A few months ago I was contacted by the Wisconsin Milk Marketing Board about participating in the launch of their Macaroni & Cheese blog in celebration of National Cheese Lover’s Day.   Hello!?  Of course I was interested!  How could I resist such an offer?  I have always loved cheese, and most of my favorite foods are very cheesy.  And, one of those foods just happens to be macaroni and cheese.  Many food bloggers have been involved to compile 30 days worth of mac and cheese, and each has developed a recipe featuring a different cheese.

I was happy when I learned that my featured cheese would be Colby jack, because it is our standard in the house for snacking and such.  I knew immediately that I wanted to attempt a spicy variation of mac and cheese, and Colby jack fit well into that plan.  I typically prefer to use more than one type of cheese in the cheese sauce for the sake of variety and more depth of flavor.  This time around I decided to use mostly Colby jack, with some pepper jack for spice and sharp cheddar as well.  To add to the spiciness of the dish, I sautéed a mixture of finely chopped jalapeno pepper, roasted red pepper, and onion, and mixed this into the sauce before baking.  Finally, I mixed some cayenne pepper into both the cheese sauce itself and the bread crumb topping for an added kick.


I was absolutely thrilled with how this turned out.  In fact, I think it’s my new favorite mac and cheese.  I’ll always love a traditional version as well, but I think the added spice of this one just makes it more appealing to me.  The cheese sauce was creamy and the vegetables added great flavor, but thanks to fine chopping and sautéing there were not noticeable chunks affecting the texture of the dish.  Overall I would call this mild-moderately spicy, which is what I was going for.  Our whole family loved it.  It was also delicious reheated as leftovers later!  The amount of spice can be easily adapted to suit your preference by adding more or less jalapeno and cayenne pepper.

Check out the Macaroni and Cheese Blog for the rest of the 30 days of mac and cheese entries.  I can’t wait to see all the wonderful variations – and of course, try many of them!

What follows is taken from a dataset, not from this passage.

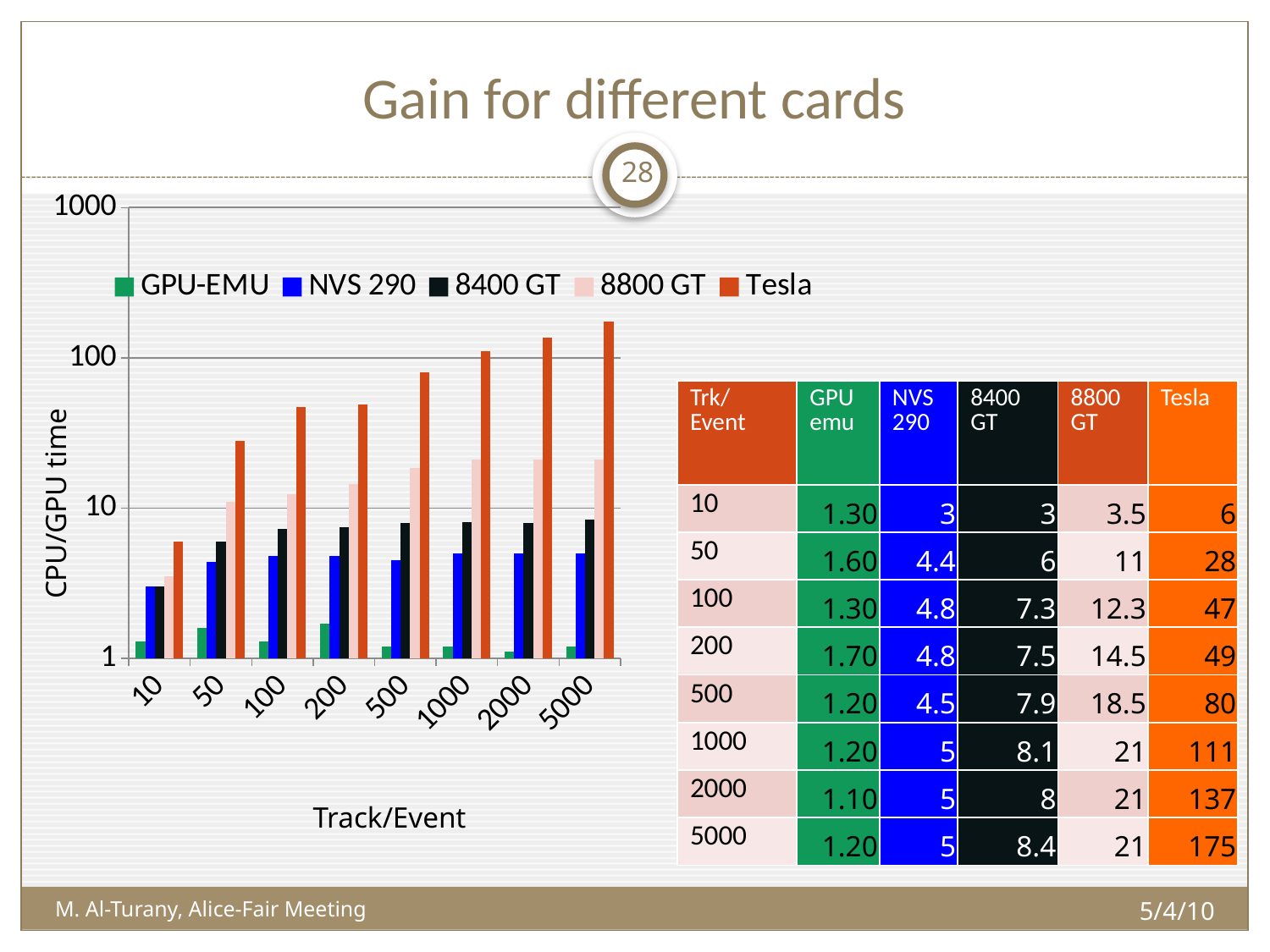
Which series has the lowest value at 1000 tracks per event? GPU-EMU How many series does the chart legend list? 5 What is the difference between the Tesla value and the 8800 GT value at 2000 tracks per event? 116 According to the table, what is the 8800 GT value at 500 tracks per event? 18.5 Which is larger at 50 tracks per event, the 8400 GT value or the NVS 290 value? 8400 GT According to the table, what is the Tesla value at 5000 tracks per event? 175 What is the label of the y axis of the chart? CPU/GPU time What kind of chart is shown on the slide? bar chart Does the Tesla series rise or fall as Track/Event increases along the x axis? rise Which card has the highest value at 5000 tracks per event? Tesla How many Track/Event categories are shown on the x axis of the chart? 8 Is the Tesla value at 1000 tracks per event greater or less than 100? greater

  • Yield about 6-8 servings

Ingredients

4 cups pasta shapes (I like cavatappi)
1/3 cup onion, finely chopped
1/3 cup roasted red pepper (jarred or home roasted), finely chopped
1-2 jalapeno peppers, seeded and finely minced
6½ tbsp. butter, divided
4 tbsp. all-purpose flour
2½ cups milk
¼ tsp. cayenne pepper
¼ tsp. onion powder
¼ tsp. garlic powder
½ tsp. salt
¼ tsp. ground black pepper
8 oz. colby jack cheese, shredded
4 oz. pepper jack cheese, shredded
4 oz. sharp cheddar cheese, shredded
4 oz. baguette or crusty Italian bread, torn into large chunks

Directions

  • 01

    Bring a large pot of water to boil.  When the water boils, cook the pasta according to the package directions.  In the meantime, melt ½ tablespoon of butter in a small skillet over medium-high heat.  Add the onion, red pepper and jalapeno to the skillet and cook, stirring occasionally until fragrant and tender, about 5-7 minutes.  Remove from heat and set aside.

  • 02

    In a medium saucepan, melt 4 tablespoons of butter over medium-high heat.  Once the butter is completely melted, whisk in the flour.  Cook the mixture, whisking constantly, until it turns a light golden brown color and begins to foam, about 2 minutes.  (Be careful not to burn!)  Whisk in the milk until well blended.  Cook the mixture, whisking or stirring frequently, until it begins to bubble and thicken, about 5 minutes.  Reduce the heat to medium-low.  Whisk in the spices.  Add the cheeses to the mixture and whisk until completely melted and well incorporated.  Remove the mixture from the heat.

  • 03

    Preheat the oven to 375° F.  Grease a 2-quart casserole dish.  Return the drained pasta to the large pot.  Add in the cooked vegetables and the cheese sauce, and mix until well blended.  Transfer the mixture to the prepared casserole dish.

  • 04

    Use a food processor to pulse the bread into coarse crumbs.  Transfer the crumbs to a small bowl.  Melt the remaining 2 tablespoons of butter and toss with the bread crumbs.  (I also mixed in a dash of cayenne pepper.)  Sprinkle the crumb mixture in an even layer on top of the pasta.  Bake for 25 minutes, or until the mixture is heated through and the topping is golden brown.  Let stand 5-10 minutes before serving.

  • 05

    Full Disclosure: I received compensation from the Wisconsin Milk Marketing Board for my groceries and the time spent on this project.